In casu, a Apelada apresentou o referido contato e demonstrou a mora do Apelante a partir da parcela n. 34, ocorrendo o vencimento antecipado de toda a dívida contatual, conforme prevê o artigo 2º e § 2º e 3º, do Decreto-Lei 911/69, com as alterações da Lei 13.043/2014, possibilitando ser requerida contra o devedor a busca e apreensão do bem alienado fiduciariamente.
4. Deferida Liminar de Busca e Apreensão pelo Juíz a quo, urge ressaltar o teor do art. 3º, §2º do Dec-Lei 911/69 que dispõe: “no prazo do § 1o, o devedor fiduciante poderá pagar a integralidade da dívida pendente, segundo os valores apresentados pelo credor fiduciário na inicial, hipótese na qual o bem lhe será restituído livre do ônus”.
5. Nessa linha, o STJ possui jurisprudência firmada, em sede de recurso repetitivo, segundo a qual “nos contratos firmados na vigência da Lei n. 10.931/2004, compete ao devedor, no prazo de 5 (cinco) dias após a execução da liminar na ação de busca e apreensão, pagar a integralidade da dívida - entendida esta como os valores apresentados e comprovados pelo credor na inicial -, sob pena de consolidação da propriedade do bem móvel objeto de alienação fiduciária" (REsp 1418593/MS).

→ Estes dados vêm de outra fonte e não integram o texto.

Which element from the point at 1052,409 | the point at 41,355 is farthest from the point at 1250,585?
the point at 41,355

6. O Apelante, por sua vez, argumenta abusividade nos juros contratuais. Entretanto a forma de cálculo dos contratos de consórcio de veículos não é abusiva haja vista que o valor das parcelas é vinculado à variação do preço do bem, não incidindo os juros remuneratórios, capitalização de juros ou correção monetária.

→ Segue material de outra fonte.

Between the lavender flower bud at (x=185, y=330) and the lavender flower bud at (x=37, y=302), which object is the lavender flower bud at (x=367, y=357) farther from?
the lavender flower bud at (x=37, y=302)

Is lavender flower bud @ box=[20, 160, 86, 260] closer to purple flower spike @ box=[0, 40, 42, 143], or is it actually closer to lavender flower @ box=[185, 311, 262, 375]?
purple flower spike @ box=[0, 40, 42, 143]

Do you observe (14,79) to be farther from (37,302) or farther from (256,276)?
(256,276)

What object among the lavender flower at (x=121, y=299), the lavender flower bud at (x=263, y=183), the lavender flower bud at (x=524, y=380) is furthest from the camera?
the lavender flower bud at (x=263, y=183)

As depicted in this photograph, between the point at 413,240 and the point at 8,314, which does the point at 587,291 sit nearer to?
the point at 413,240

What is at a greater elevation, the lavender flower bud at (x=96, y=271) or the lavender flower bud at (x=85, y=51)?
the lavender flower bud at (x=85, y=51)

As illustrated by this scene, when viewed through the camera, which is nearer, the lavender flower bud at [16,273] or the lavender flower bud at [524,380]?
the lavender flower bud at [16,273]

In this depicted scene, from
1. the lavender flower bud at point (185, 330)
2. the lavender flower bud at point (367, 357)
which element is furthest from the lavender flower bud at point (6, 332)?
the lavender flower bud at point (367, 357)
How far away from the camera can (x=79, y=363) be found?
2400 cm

7. Recurso conhecido e improvido.
DECISÃO
Acordam os componentes da 3ª Câmara Especializada Cível, à unanimidade, em conhecer do presente recurso e negar-lhe provimento, mantendo a sentença recorrida em sua totalidade. Além disso, majorar os honorários em 5%, condenando o Apelante em os honorários advocatícios, em conformidade com o art. 85, §§ 2º, do CPC, em 15% sobre o valor da causa em favor do Apelado, contudo, sobrestada pelo prazo de cinco anos, nos termos do art. 98, §3º, do CPC, em razão de a parte autora ser beneficiária da justiça gratuita, na forma do voto do Relator.
RELATÓRIO
Trata-se de Apelação Cível interposta por TIAGO SILVA DA ROCHA em face de sentença proferida pelo Juiz de Direito do 2ª Cartório Cível da Comarca de Teresina/PI, nos autos da Ação de Busca e Apreensão com Pedido Liminar, movida por DISAL ADMINISTRADORA DE CONSÓRCIO LTDA em desfavor do Apelante, que julgou procedente o pleito autoral, verbis:
Isto posto, JULGO PROCEDENTE o pedido autoral com fulcro nos arts. 487, inc. I, 355, , CPC, c/c o art. 3º, §§ 1º e 2º, do DL nº 911/69, para, confirmando a liminar de busca e apreensão, consolidar em seu favor a posse e a propriedade do bem objeto da demanda extinguindo o feito com resolução de mérito.
Consoante dispõe o Decreto-Lei 911/69 em seu art. 2º, deverá o credor, após a venda do bem, aplicar o preço da venda no pagamento do seu crédito e das despesas decorrentes e entregar ao devedor o saldo apurado, se houver.
Condeno a parte requerida nas custas processuais e honorários advocatícios de sucumbência, que ora fixo 10% (dez por cento) do valor atualizado da causa (art. 85, §2º do CPC), ficando o pagamento condicionado aos termos do art. 98, §3º, do CPC.
Publique-se. Registre-se. Intimem-se. Cumpra-se.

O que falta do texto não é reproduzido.